### [AUFGABENSTELLUNG]
Schreibe den Text über die Drohungen gegen koptische Christen nach dem Anschlag in Alexandria im Anschluss an seinen letzten Satz weiter.

### [VORGEGEBENER TEXT]
————

Nach dem blutigen Anschlag auf Christen im ägyptischen Alexandria wächst auch in Deutschland, Österreich und Frankreich die Sorge vor islamistischen Attacken auf Kopten. Schon an Heiligabend hatte das Bundeskriminalamt die zuständigen Behörden über eine "allgemeine Anschlagsdrohung" im Internet gegen die koptische Kirche informiert, unter anderem auch in Deutschland. Das österreichische Innenministerium sprach von einer "Todesliste" mit insgesamt 150 Namen von Kopten aus verschiedenen Ländern, die bereits vor dem Anschlag von Alexandria auf einer Internetseite der Terrororganisation "Islamischer Staat Irak" veröffentlicht worden sei. Die Organisation wird in Verbindung mit Al-Kaida gebracht.

In Alexandria hatte in der Neujahrsnacht ein Selbstmordattentäter 21 Menschen mit in den Tod gerissen, als er sich vor der christlichen Kirche in die Luft sprengte. Bundeskanzlerin Angela Merkel appellierte am Montag an Ägyptens Präsident Husni Mubarak, solche Attentate künftig zu verhindern. In Frankreich nahm eine Anti-Terror-Einheit Ermittlungen wegen Drohungen gegen koptische Kirchen im Land auf, zudem wurden die Sicherheitsvorkehrungen erhöht. "Die Bedrohung ist sehr ernst zu nehmen", zitierte die Tageszeitung "Le Figaro" am Abend einen hohen Pariser Polizeivertreter.

————

### [ANGEZEIGTE DATEN]
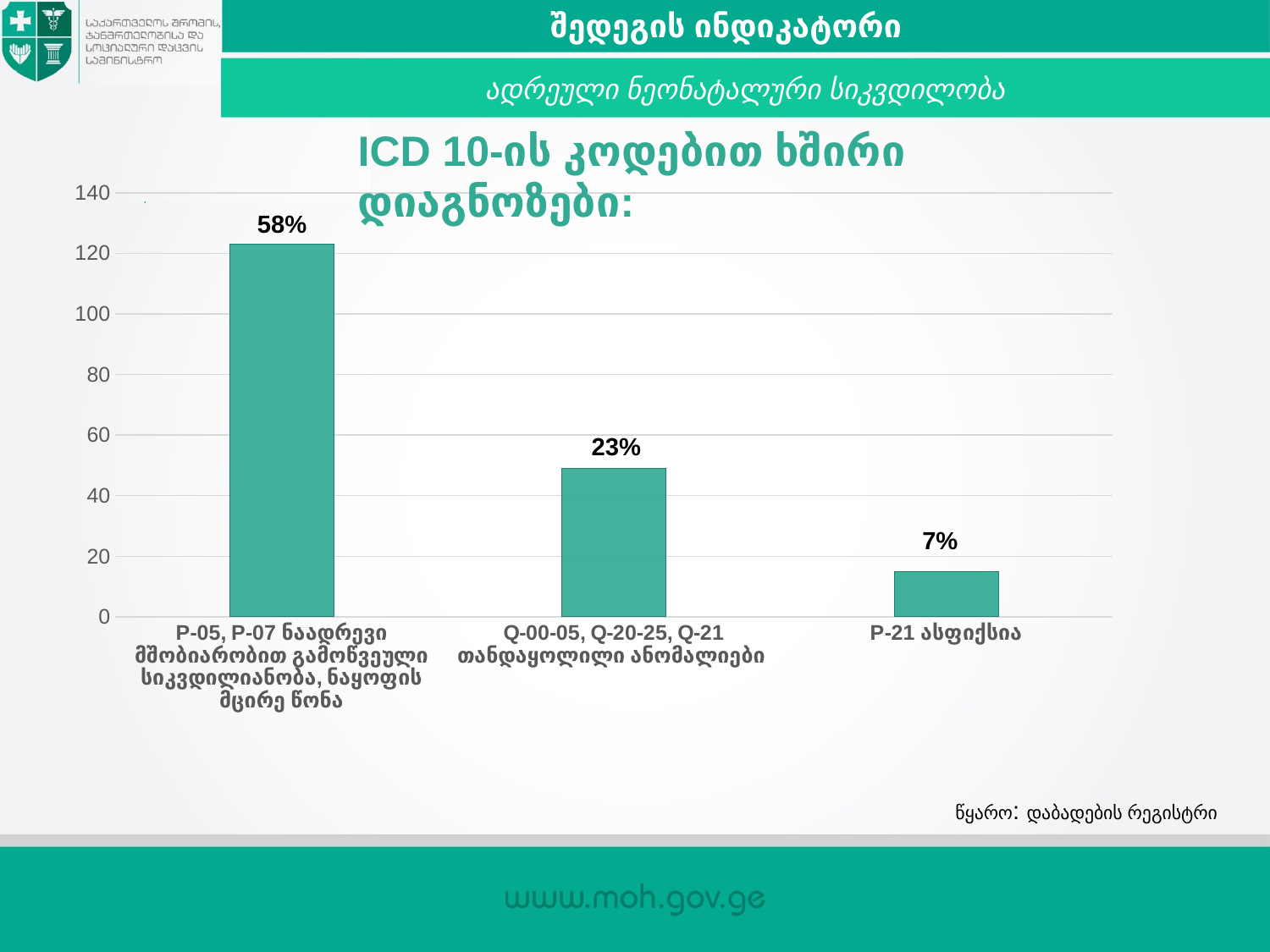
What is the difference in percentage points between the labels for P-05, P-07 and Q-00-05, Q-20-25, Q-21? 35 percentage points What is the data label shown on the bar for P-05, P-07 ნაადრევი მშობიარობით გამოწვეული სიკვდილიანობა, ნაყოფის მცირე წონა? 58% What kind of chart is shown on the slide? bar chart Is the bar for Q-00-05, Q-20-25, Q-21 თანდაყოლილი ანომალიები greater or less than 60 on the y axis? less What is the data label shown on the bar for Q-00-05, Q-20-25, Q-21 თანდაყოლილი ანომალიები? 23% How many categories are shown in the chart? 3 Which category has the highest bar in the chart? P-05, P-07 ნაადრევი მშობიარობით გამოწვეული სიკვდილიანობა, ნაყოფის მცირე წონა Is the bar for P-05, P-07 ნაადრევი მშობიარობით გამოწვეული სიკვდილიანობა greater or less than 100 on the y axis? greater What is the data label shown on the bar for P-21 ასფიქსია? 7% Which category has the lowest bar in the chart? P-21 ასფიქსია Which is larger: the bar for Q-00-05, Q-20-25, Q-21 თანდაყოლილი ანომალიები or the bar for P-21 ასფიქსია? Q-00-05, Q-20-25, Q-21 თანდაყოლილი ანომალიები What is the title of the chart? ICD 10-ის კოდებით ხშირი დიაგნოზები:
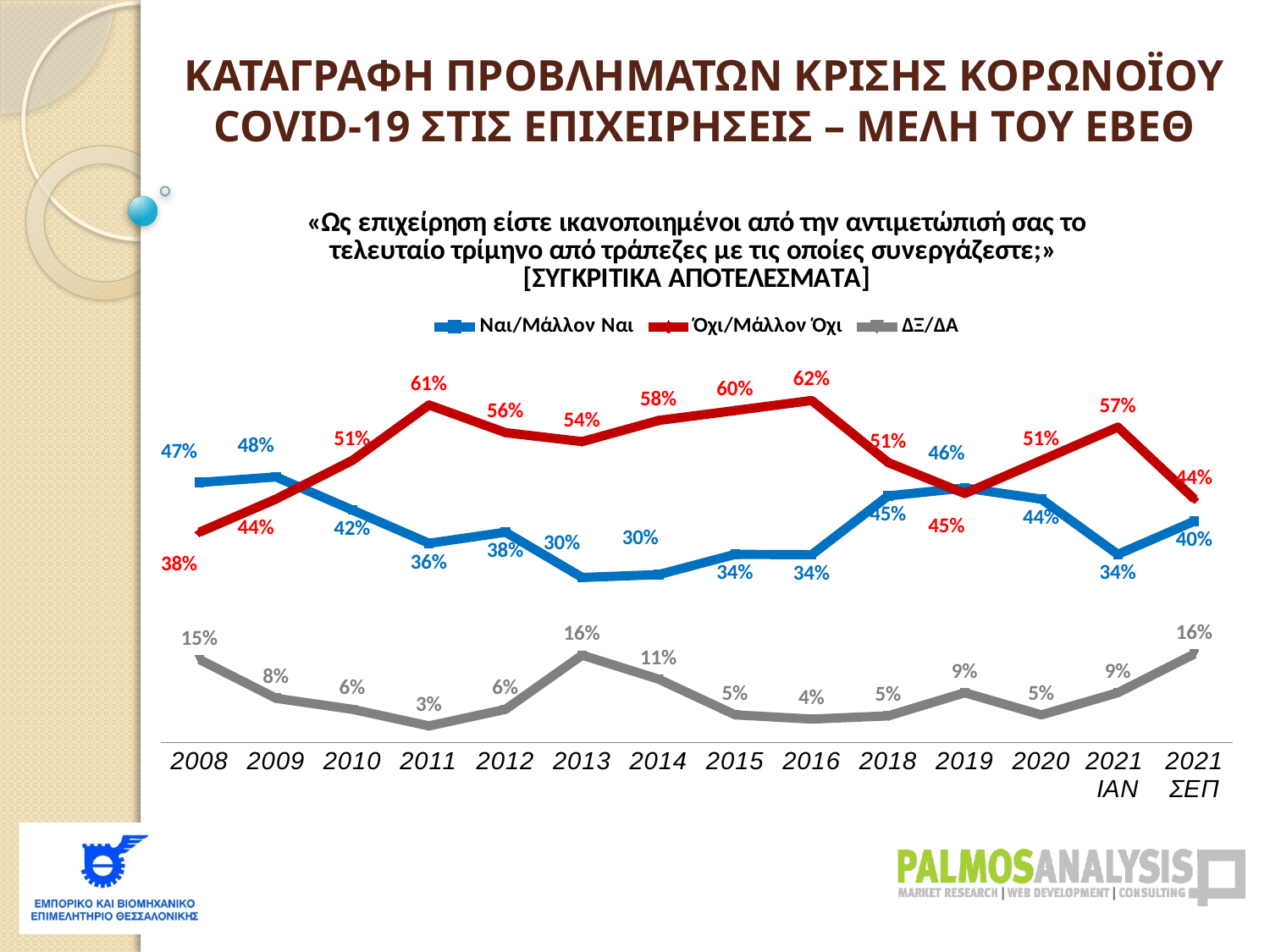
In which year does the ΔΞ/ΔΑ series have its lowest value? 2011 How many time points are shown on the x axis? 14 What type of chart is shown on the slide? line chart What is the value of the ΔΞ/ΔΑ series in 2013? 16% What is the value of the Όχι/Μάλλον Όχι series in 2016? 62% How many series does the legend list? 3 In which year does the Ναι/Μάλλον Ναι series reach its highest value? 2009 In which year does the Όχι/Μάλλον Όχι series reach its highest value? 2016 What is the difference between the Όχι/Μάλλον Όχι and Ναι/Μάλλον Ναι values in 2011? 25% What is the value of the Ναι/Μάλλον Ναι series in 2021 ΣΕΠ? 40% Does the Όχι/Μάλλον Όχι series rise or fall from 2021 ΙΑΝ to 2021 ΣΕΠ? fall Which series has the larger value in 2019, Ναι/Μάλλον Ναι or Όχι/Μάλλον Όχι? Ναι/Μάλλον Ναι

————

### [LÖSUNG]
Bewachung in Österreich und Frankreich, Ausschreitungen in Ägypten

In Deutschland leben etwa 6.000 koptische Christen, deren Bischof Anba Damian sich um die Sicherheit seiner Mitgläubigen sorgt. Im Bayerischen Rundfunk berichtete Damian von einem Plan, der im Internet im Umlauf sei. Demzufolge könnten Kopten in der Nacht zum 7. Januar Zielscheibe für neue terroristische Aktivitäten werden. In dieser Nacht erreichen die Weihnachtsfeiern von orthodoxen Christen ihren Höhepunkt. Die Weihnachtsfeiern werden in Deutschland unter Polizeischutz stattfinden.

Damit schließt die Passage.